As it was considered advisable to wean Sarah from old associations she was sent away for a time, and lived “under the protection” of Mrs. Greatheed, of Guy’s Cliff in Warwickshire. Some have maintained that she was nursemaid or housemaid; but the terms she was on with her mistress, who presented her with a copy of Milton, precludes that idea, unless, by her smartness and industry, she, within a very short period of her engagement, worked herself into a better position. Campbell also points out that there were no children to be nursed in the Greatheed family at that time. “Her station with them,” he continues, “was humble, but not servile, and her principal employment was to read to the elder Mr. Greatheed.” The secret history of the green room informs us that she was maid to Lady Mary Bertie, Samuel Greatheed’s second wife; and the Duchess of Ancaster told Mrs. Geneste she well remembered Lady Mary once bringing this attractive attendant with her on a visit.
It was remarked that she delighted in reciting fragments of plays for the entertainment of the servants’ hall. Lord Robert Bertie was so fond of listening and admiring her declamation, that Lady Mary had to beg of him to desist, and “not encourage the girl to go on the stage.” Young Greatheed told Miss Wynn later on that he had often heard Mrs.
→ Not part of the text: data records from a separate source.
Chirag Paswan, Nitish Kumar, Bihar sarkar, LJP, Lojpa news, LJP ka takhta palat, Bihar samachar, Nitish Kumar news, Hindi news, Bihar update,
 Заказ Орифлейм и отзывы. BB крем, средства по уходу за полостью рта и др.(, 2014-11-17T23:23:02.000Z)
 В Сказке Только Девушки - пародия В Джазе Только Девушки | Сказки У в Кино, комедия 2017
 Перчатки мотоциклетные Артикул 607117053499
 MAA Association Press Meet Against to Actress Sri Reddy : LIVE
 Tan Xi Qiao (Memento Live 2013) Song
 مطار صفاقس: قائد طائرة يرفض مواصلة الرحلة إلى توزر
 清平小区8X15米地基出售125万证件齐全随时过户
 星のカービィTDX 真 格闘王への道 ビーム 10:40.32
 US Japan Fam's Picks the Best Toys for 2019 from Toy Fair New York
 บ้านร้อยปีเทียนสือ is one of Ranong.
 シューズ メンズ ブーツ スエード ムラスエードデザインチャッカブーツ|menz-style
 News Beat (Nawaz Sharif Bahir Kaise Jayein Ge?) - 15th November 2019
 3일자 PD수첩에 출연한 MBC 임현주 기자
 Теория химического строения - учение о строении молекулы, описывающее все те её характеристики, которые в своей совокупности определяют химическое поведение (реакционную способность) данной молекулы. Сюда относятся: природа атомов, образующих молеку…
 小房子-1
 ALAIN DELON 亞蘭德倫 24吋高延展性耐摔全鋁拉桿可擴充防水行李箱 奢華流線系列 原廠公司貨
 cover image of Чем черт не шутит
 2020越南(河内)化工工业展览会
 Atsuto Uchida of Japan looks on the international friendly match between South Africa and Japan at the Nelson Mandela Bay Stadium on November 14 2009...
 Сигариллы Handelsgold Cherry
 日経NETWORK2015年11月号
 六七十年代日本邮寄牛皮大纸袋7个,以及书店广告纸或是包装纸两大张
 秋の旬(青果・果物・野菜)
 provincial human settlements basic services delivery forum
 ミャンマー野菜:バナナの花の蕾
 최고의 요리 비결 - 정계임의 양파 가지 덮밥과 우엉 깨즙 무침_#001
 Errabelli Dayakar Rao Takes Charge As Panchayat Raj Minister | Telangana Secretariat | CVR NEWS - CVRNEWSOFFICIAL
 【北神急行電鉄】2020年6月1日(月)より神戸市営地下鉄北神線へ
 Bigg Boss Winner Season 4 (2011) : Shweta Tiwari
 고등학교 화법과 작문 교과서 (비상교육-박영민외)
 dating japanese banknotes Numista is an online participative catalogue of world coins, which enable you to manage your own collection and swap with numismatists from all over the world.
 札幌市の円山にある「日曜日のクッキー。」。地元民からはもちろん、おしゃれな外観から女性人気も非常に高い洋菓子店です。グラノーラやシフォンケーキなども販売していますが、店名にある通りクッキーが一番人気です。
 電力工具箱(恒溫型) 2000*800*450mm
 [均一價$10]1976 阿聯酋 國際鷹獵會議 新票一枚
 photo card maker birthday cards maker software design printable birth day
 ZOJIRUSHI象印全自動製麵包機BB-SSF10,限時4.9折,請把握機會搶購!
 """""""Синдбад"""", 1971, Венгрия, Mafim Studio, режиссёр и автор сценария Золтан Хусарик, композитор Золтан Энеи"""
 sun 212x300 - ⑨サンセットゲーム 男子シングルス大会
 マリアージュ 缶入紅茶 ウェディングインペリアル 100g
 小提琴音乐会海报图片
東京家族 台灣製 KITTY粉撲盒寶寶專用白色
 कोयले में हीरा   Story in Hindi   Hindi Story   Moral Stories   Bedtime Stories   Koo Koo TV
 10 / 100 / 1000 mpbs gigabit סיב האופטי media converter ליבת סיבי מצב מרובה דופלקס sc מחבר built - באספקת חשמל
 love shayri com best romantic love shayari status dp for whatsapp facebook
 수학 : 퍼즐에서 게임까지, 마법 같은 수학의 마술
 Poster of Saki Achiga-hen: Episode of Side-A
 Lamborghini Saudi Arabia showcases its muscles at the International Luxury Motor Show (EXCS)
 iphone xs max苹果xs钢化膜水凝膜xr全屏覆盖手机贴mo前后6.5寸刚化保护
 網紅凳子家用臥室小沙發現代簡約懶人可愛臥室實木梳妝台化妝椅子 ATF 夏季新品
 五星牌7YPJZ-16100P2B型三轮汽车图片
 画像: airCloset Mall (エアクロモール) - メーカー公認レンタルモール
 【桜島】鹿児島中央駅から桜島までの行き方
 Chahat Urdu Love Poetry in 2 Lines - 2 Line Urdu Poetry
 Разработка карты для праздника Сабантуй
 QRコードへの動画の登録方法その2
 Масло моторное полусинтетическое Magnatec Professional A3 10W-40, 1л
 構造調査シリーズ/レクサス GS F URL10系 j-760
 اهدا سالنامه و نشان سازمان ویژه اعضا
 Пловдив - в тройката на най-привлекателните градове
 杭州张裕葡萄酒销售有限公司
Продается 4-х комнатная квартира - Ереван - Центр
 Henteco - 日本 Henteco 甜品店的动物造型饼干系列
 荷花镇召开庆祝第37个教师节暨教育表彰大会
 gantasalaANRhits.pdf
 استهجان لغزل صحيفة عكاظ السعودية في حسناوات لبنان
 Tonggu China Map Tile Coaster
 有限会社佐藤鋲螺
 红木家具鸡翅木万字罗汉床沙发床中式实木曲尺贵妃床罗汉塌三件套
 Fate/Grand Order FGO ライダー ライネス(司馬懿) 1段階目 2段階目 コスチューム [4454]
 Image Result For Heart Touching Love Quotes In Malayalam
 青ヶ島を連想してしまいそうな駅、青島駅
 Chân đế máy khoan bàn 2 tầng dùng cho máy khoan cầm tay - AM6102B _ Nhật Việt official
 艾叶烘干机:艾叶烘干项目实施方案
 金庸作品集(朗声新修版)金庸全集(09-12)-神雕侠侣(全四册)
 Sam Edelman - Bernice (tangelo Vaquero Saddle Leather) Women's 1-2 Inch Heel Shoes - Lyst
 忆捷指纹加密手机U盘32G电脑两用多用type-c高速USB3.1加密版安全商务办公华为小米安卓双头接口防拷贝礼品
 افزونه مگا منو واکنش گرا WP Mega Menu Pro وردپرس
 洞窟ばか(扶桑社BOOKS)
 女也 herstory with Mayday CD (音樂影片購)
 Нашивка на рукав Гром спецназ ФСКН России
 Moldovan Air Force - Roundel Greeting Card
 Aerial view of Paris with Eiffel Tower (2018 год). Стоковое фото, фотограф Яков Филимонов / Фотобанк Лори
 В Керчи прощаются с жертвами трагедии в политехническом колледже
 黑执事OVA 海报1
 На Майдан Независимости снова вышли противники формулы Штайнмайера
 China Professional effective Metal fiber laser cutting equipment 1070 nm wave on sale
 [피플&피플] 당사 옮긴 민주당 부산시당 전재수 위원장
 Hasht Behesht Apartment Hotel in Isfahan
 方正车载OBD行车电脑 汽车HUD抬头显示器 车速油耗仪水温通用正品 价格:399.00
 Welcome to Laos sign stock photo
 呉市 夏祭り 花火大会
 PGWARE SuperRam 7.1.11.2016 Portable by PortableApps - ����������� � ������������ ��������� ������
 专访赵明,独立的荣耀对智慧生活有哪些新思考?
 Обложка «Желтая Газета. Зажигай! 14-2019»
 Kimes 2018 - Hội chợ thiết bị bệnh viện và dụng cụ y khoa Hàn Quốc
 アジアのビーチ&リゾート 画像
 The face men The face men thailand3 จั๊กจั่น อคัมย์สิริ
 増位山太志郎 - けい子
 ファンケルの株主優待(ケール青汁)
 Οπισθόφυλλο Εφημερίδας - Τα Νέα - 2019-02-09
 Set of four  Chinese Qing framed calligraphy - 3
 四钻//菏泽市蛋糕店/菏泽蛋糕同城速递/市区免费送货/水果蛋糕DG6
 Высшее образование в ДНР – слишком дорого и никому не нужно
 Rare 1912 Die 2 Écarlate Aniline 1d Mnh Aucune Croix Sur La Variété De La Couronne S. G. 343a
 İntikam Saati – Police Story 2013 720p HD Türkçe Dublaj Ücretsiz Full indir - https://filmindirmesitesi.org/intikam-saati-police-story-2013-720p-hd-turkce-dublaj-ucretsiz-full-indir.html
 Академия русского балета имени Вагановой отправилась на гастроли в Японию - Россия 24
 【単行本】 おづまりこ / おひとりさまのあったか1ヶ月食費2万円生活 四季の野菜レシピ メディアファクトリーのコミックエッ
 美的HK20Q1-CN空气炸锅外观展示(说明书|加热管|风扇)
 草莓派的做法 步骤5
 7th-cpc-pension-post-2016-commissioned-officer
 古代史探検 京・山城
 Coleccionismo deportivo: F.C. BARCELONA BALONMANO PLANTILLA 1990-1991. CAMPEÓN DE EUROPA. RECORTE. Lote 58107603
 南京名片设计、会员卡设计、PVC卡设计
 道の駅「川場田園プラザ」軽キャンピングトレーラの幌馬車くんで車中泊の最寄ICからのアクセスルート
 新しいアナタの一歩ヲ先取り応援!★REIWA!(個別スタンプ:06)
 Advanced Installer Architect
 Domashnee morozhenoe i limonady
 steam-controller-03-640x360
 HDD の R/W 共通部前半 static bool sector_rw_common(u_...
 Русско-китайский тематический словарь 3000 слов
Siddons read Macbeth when she was his mother’s maid.
Lady Mary confessed years afterwards to “Conversation” Sharp, that so queenly was the bearing of the young girl, even at that early age, that she always felt an irresistible inclination to rise from her chair when her maid came to attend her.
We can imagine the romantic girl wandering through the lonely glades, and amongst the stately elm-groves of Guy’s Cliff, or along the shores of the soft-flowing Avon, Shakespeare’s Avon, that glides at the foot of the rocks between green meadows, dreaming of her love, and reading the poet she loved so well, whose birth-place and burial-place lay so near where she was. She must have heard reminiscences told of the great Jubilee that had taken place in 1769, only three years before, when Mr. Garrick and a “brilliant company of nobility and gentry,” had come down to Stratford to celebrate the Shakesperean centenary. She little knew then that it was in a repetition of the Jubilee procession on the boards of Drury Lane she was destined to make her first bow to a London audience. There is a tradition that she met Garrick during her stay at Guy’s Cliff. It is not impossible, as, after the Jubilee, he was a constant guest of the Greatheeds. The statement hardly tallies, however, with his writing sometime later to Moody to the effect that there “was a woman Siddons” acting at Liverpool, who might suit the Drury Lane company, and asking him to go and have a look at her. He might easily, however, have failed to connect the girl Sarah Kemble with the woman Mrs. Siddons.